The Milk River running through the Fort Belknap Indian Reservation in July 2005.
The Milk River running through the Fort Belknap Indian Reservation in July 2005.

Fort Belknap Indian Reservation

native-americanreservationwildlife
4 min read

The French traders got the name wrong. They watched the Aaniiih people make the sign language gesture for waterfall, passing their hands over their stomachs to describe the cascading water. The Frenchmen interpreted this as "big belly" and called them Gros Ventre. The Aaniiih actually called themselves the White Clay People, named for the white clay along the Saskatchewan River that they used in ceremony. They share this Montana reservation with the Nakoda, the Generous Ones, whose name the Chippewa rendered as Assiniboine, meaning "one who cooks with stones."

Last of the Wild Herds

Between the Bear Paw Mountains and the Little Rocky Mountains, in the lush valley of the Milk River, the last wild buffalo herd in the continental United States roamed through the final decades of the 19th century. The Aaniiih and Nakoda had followed these massive animals for generations, living the nomadic life of the northern Plains. Buffalo was their staff of life: food, clothing, shelter, tools, everything they needed came from the animals they hunted. When the herds vanished, so did a way of life that had sustained these peoples for centuries.

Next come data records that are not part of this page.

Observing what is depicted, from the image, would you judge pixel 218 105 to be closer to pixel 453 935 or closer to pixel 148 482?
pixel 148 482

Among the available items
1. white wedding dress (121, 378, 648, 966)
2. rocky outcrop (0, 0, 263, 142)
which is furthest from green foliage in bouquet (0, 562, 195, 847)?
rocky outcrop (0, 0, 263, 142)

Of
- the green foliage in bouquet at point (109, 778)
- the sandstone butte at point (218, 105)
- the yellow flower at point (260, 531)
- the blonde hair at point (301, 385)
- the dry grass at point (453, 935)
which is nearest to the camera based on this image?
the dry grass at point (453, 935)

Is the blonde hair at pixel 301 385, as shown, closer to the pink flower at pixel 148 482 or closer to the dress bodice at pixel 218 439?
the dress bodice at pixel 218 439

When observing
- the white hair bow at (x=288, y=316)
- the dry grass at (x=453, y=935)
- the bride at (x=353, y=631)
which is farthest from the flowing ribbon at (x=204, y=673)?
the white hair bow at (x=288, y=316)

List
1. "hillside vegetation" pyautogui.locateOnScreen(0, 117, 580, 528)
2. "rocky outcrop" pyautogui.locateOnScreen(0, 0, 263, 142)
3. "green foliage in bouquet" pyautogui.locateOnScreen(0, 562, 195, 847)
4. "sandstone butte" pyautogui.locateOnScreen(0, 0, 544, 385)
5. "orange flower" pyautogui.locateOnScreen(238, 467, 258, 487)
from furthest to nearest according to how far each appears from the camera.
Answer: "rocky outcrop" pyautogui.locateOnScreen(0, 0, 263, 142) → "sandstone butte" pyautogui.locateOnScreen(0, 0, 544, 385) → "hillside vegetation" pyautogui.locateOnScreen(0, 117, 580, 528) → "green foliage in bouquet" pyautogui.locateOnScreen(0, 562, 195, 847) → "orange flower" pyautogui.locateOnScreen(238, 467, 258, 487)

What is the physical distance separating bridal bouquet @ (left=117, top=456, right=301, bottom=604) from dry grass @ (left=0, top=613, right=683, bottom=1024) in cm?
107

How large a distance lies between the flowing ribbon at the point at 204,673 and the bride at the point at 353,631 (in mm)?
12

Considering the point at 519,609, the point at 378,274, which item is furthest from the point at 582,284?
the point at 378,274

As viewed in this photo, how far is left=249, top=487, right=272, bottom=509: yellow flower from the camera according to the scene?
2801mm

The reservation established in 1888 comprised only a fraction of their ancestral territory, which once stretched across all of north-central and eastern Montana and into North Dakota.

Names and Histories

The Nakoda split from the Yanktonai Sioux in the 17th century, migrating from the Minnesota woodlands onto the northern plains alongside their allies, the Plains Cree. They heated rocks and placed them in rawhide containers to boil water and cook food, a practice that gave them their Ojibwe name. Today they live on both the Fort Belknap and Fort Peck reservations in Montana, as well as on several reserves in Saskatchewan and Alberta, where they are known as Stoney. The reservation itself takes its name from William W. Belknap, President Grant's Secretary of War, who was later impeached for corruption. The irony of naming Indigenous lands after a disgraced official lingers in the Montana air.

Treaties and Territories

In October 1855, near the confluence of the Judith and Missouri Rivers, the Blackfoot Confederacy signed an agreement promising peace with other tribes and with American citizens. The Nakoda had already signed the Treaty of Fort Laramie in 1851, along with the Lakota, Dakota, Mandan, Arikara, Hidatsa, Cheyenne, and Arapaho. These treaties established sacred territories across the northern Plains. What followed was the familiar story: vast homelands reduced to small reservations, communal lands divided into individual allotments under the Dawes Act, those allotments fractured among thousands of descendants until 75 percent of the land at Fort Belknap became a maze of fractionated ownership.

The Return of the Animals

A century after the buffalo vanished from this landscape, they are coming back. The tribes received bison in 2013 and have reintroduced them to the local range. The Fort Belknap Indian Community Grassland Restoration Project, a partnership with the Bureau of Land Management, is rebuilding the prairie ecosystem. In December 2021, thirty swift foxes from Colorado were released on the reservation, returning a species that had been absent for fifty years. Black-footed ferrets, among the rarest mammals in North America, have also been reintroduced. The tribes are reassembling the biological community that sustained their ancestors, healing the land by returning its original inhabitants.

The View from Here

Fort Belknap Agency sits at the reservation's northern edge, just south of Harlem across the Milk River. The Little Rocky Mountains rise to the southwest, and the Bear Paw Mountains loom to the west, the same ranges that once cradled the last wild buffalo. The reservation covers nearly a million acres of Montana prairie and foothill country. Notable Aaniiih people include the poet Minerva Allen, the anthropologist George Horse-Capture who curated at the National Museum of the American Indian, and James Welch, whose novel Winter in the Blood captured the stark beauty and quiet tragedy of reservation life. Theresa Lamebull, who died in 2007, may have been the oldest Native American ever recorded. The land endures, the people endure, and now the animals are returning.

From the Air

Located at 48.20°N, 108.60°W in north-central Montana, with Fort Belknap Agency near the northern boundary south of Harlem. The reservation covers approximately 650,000 acres between the Little Rocky Mountains (southwest) and Bear Paw Mountains (west). The Milk River flows along the northern edge. Best viewed at 5,000-8,000 feet AGL. Nearest commercial airport is Great Falls International (KGTF), approximately 140 miles southwest. Havre City-County Airport (KHVR) is closer at about 50 miles northwest.